• [WHAT TO WORK ON]: Rewrite the entries below, changing each "tree reflection in water" to "reflected trees" and leaving everything else as it is.

* Start EXCERPTED RECORDS *

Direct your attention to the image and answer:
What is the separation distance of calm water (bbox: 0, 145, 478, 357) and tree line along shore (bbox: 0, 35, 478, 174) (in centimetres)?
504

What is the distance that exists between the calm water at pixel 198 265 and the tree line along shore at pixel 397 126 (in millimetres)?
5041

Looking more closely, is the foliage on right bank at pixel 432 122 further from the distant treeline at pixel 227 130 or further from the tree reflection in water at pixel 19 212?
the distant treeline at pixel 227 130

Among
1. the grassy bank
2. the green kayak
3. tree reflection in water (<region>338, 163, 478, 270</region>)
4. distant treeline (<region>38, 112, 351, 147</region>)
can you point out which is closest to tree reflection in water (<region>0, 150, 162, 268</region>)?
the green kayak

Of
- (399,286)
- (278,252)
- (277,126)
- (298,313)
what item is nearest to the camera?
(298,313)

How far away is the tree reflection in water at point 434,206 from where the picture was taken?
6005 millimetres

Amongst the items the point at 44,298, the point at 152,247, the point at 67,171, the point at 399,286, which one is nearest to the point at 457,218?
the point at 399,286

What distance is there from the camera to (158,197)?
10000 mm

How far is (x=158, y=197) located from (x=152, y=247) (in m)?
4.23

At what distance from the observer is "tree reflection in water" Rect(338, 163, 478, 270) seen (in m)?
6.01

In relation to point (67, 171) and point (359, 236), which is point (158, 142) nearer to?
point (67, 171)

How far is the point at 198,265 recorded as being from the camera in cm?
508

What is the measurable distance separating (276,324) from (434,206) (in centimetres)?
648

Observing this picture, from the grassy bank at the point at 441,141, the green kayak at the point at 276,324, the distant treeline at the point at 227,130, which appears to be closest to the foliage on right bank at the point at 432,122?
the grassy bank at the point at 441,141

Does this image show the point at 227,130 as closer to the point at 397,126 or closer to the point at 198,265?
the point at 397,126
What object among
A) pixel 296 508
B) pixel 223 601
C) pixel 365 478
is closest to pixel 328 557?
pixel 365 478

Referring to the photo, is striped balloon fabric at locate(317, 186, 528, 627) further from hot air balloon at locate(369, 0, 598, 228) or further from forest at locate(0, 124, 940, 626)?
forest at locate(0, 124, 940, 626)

* End EXCERPTED RECORDS *

• [TASK SOLUTION]:
Direct your attention to the image and answer:
What is the separation distance of calm water (bbox: 0, 145, 478, 357) and tree line along shore (bbox: 0, 35, 478, 174) (in centimetres)?
504

What is the distance that exists between the calm water at pixel 198 265 and the tree line along shore at pixel 397 126 (in millimetres)?
5041

Looking more closely, is the foliage on right bank at pixel 432 122 further from the distant treeline at pixel 227 130 or further from the reflected trees at pixel 19 212?
the distant treeline at pixel 227 130

Among
1. the grassy bank
2. the green kayak
3. reflected trees (<region>338, 163, 478, 270</region>)
4. distant treeline (<region>38, 112, 351, 147</region>)
can you point out which is closest to reflected trees (<region>0, 150, 162, 268</region>)?
the green kayak

Of
- (399,286)
- (278,252)
- (277,126)
- (298,313)
what item is nearest to the camera?
(298,313)

How far away is the reflected trees at point 434,206 from where the picture was taken?
6005 millimetres

Amongst the items the point at 44,298, the point at 152,247, the point at 67,171, the point at 399,286, which one is nearest to the point at 457,218?
the point at 399,286

What distance is there from the camera to (158,197)?
10000 mm

How far is (x=158, y=197) located from (x=152, y=247) (in m)?
4.23

At what distance from the observer is "reflected trees" Rect(338, 163, 478, 270) seen (in m)?
6.01

In relation to point (67, 171) and point (359, 236), which is point (158, 142) nearer to?
point (67, 171)

How far is the point at 198,265 recorded as being from the camera in cm?
508

What is the measurable distance separating (276,324) from (434,206) (in centimetres)?
648

Observing this picture, from the grassy bank at the point at 441,141, the green kayak at the point at 276,324, the distant treeline at the point at 227,130, which appears to be closest to the foliage on right bank at the point at 432,122?
the grassy bank at the point at 441,141

Does this image show the point at 227,130 as closer to the point at 397,126 or closer to the point at 198,265?
the point at 397,126
What object among
A) pixel 296 508
B) pixel 223 601
C) pixel 365 478
is closest to pixel 328 557?
pixel 365 478

Referring to the photo, is striped balloon fabric at locate(317, 186, 528, 627) further from hot air balloon at locate(369, 0, 598, 228) or further from forest at locate(0, 124, 940, 626)?
forest at locate(0, 124, 940, 626)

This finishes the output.